» **WHAT THE TASK REQUIRES**
Give again, unchanged, the line that contains "class: Mammalia" together with every line that follows it until the entries end.

» **GIVEN RECORDS**
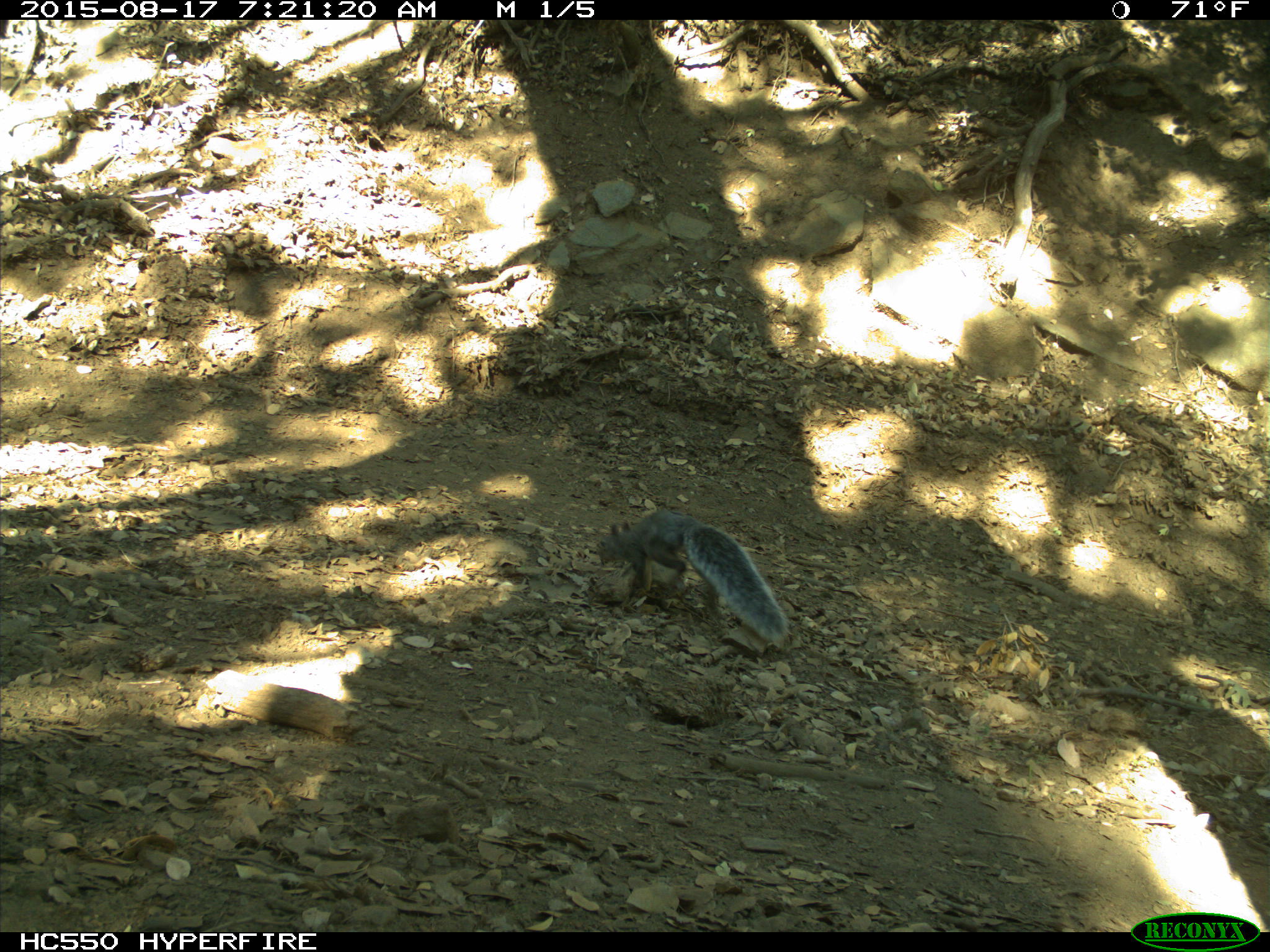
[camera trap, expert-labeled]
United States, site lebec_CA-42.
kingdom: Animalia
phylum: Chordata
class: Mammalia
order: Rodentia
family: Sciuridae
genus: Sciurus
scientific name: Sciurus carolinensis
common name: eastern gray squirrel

» **RESULT FOR THIS EXERCISE**
class: Mammalia
order: Rodentia
family: Sciuridae
genus: Sciurus
scientific name: Sciurus carolinensis
common name: eastern gray squirrel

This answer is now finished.